A key area for exploration and production-related spills is liability. “There is no global convention governing this issue,” said Sergei Vinogradov, a senior lecturer at the Center for Energy, Petroleum and Mineral Law and Policy at the University of Dundee, in Scotland. By contrast, liability from tanker spills is covered by two 1992 conventions, one dealing with civil liability and the other with an oil-pollution compensation fund…

Given this situation, many are urging a halt to any new deepwater drilling operations. “We should hold off on exploring in some of the deeper basins,” Tina Hunter, an assistant law professor at Bond University in Queensland who studies offshore oil regulation, said in this Bloomberg Business Week article in mid June. “The last thing we need is to go into deeper waters and risk something like what happened in the U.S.”

That leaves communities on East Cape with even less protection – regarding liability and insurance – than the people of Tauranga.. (In the coming weeks, this column will be seeking to clarify whether the legal position regarding oil platforms has changed substantially in the ensuing 18 months.)

The other main ground for concern is a purely practical one. The response to the Rena grounding has given New Zealanders no reason to believe there would be a properly equipped and co-ordinated response from local and central government if and when there was a major oil spill triggered by Petrobras operations in the Raukumura Basin.

It is highly unlikely, for instance, that Petrobras will be asked to put up a bond to cover the possible environmental impact of their activities. What then, will be the ceiling for the relevant insurance compensation, and what will be the ambit of possible claims against it?
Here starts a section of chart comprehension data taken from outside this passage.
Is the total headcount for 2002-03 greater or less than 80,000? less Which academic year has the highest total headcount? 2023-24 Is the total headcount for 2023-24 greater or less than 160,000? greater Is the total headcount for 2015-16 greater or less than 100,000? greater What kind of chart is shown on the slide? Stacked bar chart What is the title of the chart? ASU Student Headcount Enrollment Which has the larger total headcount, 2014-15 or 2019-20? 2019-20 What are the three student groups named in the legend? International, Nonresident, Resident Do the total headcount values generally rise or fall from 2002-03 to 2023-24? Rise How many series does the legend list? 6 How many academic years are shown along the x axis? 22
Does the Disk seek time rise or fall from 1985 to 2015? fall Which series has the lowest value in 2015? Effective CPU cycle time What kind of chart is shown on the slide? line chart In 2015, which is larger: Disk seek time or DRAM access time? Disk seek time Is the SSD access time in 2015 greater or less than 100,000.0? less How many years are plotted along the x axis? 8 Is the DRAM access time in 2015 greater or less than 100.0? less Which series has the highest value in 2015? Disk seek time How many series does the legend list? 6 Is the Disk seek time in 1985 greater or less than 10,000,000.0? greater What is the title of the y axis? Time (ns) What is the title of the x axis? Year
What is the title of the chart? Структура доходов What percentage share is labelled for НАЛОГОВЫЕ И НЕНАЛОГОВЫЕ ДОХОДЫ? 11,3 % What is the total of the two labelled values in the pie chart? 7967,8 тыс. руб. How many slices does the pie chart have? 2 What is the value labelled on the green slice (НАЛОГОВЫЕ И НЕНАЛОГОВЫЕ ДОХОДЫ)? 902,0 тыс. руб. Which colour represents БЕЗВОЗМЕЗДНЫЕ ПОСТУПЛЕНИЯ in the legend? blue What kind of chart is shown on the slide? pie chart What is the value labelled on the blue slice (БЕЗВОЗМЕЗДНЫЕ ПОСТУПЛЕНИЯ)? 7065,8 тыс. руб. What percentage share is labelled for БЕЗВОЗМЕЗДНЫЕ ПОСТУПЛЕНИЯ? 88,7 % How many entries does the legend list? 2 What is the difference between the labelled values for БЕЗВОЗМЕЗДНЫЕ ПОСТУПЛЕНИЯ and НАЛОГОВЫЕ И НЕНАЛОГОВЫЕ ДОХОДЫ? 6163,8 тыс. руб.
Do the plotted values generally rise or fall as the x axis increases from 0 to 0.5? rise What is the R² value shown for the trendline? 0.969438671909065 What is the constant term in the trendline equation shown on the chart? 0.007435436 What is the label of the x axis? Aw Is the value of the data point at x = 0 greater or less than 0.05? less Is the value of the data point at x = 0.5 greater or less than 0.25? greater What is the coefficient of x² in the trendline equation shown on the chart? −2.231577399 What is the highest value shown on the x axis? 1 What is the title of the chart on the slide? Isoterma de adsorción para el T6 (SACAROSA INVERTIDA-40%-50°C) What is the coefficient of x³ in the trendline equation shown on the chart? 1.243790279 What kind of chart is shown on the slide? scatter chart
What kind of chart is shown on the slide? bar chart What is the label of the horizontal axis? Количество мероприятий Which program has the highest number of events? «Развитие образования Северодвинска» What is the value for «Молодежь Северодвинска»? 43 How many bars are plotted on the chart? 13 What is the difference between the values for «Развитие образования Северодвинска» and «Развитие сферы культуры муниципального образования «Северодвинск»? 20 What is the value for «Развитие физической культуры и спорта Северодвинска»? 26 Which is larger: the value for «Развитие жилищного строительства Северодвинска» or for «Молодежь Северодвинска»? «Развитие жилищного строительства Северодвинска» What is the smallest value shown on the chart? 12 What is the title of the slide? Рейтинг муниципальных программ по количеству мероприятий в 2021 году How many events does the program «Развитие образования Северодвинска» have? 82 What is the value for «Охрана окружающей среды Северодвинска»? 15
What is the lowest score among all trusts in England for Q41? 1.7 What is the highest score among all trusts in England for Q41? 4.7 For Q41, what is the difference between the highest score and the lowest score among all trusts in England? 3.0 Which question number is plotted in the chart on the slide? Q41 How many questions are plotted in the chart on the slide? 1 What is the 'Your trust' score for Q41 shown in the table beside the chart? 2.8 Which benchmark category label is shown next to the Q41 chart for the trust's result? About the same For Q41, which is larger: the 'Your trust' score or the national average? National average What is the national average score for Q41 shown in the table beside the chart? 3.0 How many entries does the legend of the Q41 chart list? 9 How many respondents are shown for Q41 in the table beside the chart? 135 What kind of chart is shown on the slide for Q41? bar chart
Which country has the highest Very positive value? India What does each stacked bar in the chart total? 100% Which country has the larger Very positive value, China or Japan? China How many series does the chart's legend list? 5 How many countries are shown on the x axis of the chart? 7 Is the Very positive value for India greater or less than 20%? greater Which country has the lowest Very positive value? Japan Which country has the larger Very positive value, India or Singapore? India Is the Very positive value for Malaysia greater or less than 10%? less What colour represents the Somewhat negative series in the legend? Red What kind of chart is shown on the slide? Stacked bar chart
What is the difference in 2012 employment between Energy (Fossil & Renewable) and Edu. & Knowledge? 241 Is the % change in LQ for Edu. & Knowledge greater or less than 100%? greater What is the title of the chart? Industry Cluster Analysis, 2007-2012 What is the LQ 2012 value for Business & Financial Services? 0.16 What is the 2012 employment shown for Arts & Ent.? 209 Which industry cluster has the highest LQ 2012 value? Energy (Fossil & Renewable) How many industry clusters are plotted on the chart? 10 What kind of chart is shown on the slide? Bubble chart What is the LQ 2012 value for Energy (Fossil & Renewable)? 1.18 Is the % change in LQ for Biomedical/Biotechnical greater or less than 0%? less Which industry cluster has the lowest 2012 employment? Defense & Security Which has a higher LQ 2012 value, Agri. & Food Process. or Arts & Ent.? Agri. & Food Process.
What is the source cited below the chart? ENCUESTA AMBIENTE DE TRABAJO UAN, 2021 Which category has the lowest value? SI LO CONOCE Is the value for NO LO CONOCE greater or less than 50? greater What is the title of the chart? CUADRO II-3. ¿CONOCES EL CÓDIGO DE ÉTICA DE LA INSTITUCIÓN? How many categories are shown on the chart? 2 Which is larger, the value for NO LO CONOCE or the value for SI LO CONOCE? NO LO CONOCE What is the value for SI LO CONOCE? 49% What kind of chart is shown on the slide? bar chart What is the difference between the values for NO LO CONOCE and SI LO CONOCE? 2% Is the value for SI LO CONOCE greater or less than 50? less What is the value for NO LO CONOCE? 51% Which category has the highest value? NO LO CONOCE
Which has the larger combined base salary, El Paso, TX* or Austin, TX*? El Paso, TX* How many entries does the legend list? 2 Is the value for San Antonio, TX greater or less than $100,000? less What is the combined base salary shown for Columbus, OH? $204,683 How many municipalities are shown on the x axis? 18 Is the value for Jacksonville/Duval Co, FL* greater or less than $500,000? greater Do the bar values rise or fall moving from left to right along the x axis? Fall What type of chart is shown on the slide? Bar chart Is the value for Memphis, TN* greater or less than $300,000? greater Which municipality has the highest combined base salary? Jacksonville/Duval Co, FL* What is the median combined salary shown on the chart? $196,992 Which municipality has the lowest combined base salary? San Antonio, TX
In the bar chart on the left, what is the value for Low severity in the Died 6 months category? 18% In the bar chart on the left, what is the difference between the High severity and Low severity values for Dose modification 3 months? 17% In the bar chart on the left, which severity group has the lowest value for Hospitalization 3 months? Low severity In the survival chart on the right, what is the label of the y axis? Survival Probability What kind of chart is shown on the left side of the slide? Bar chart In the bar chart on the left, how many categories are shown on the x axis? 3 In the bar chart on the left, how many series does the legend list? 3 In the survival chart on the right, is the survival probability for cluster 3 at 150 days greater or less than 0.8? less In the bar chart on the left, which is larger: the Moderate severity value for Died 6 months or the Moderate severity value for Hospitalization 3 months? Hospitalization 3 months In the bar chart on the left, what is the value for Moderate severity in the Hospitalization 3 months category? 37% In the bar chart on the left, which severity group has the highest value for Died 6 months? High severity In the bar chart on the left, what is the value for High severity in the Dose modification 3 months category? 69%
Will it be only for cleanup costs, or for the economic damage to business, food resources, and the local environment – and if the latter, how will eligibility for compensation be assessed?

The liability issues also relate to the extent of provable negligence. If, say, Petrobras drills into a difficult and techtonically unstable deep sea region (which the Raukumura Basin is known to be) and that triggers an oil spill, will that be deemed to be negligence – or merely the best industry practice possible in a difficult environment, and how will such distinctions impact on the level of compensation?

After all, negligence can be easily proved with respect to the Rena because there is established procedure about using navigational charts to detect and steer safely around the Astrolabe Reef. That’s not the case with deep sea drilling. Negligence can be almost impossible to prove.

Already in Tauranga, we have seen the split in responsibility/liability between the owners and the charterers of the vessel. In the Gulf of Mexico oil spill last year, there was a similar split between BP’s responsibility and that of Anadarko, who operated the platform. At the moment, has the government any idea at all about how liability would pan out off East Cape between Petrobras, and any negligence by sub-contractors that it may employ?

Does an Oil Spill Contingency Plan yet exist that governs the Petrobras activities off East Cape, and what input have local councils and communities had to the development of such a plan? Until the government can answer such questions – and clearly Crown Law is struggling right now to assess legal liability in the far more clearcut situation of the Rena grounding – it would be foolhardy to allow the Petrobras oil exploration to proceed.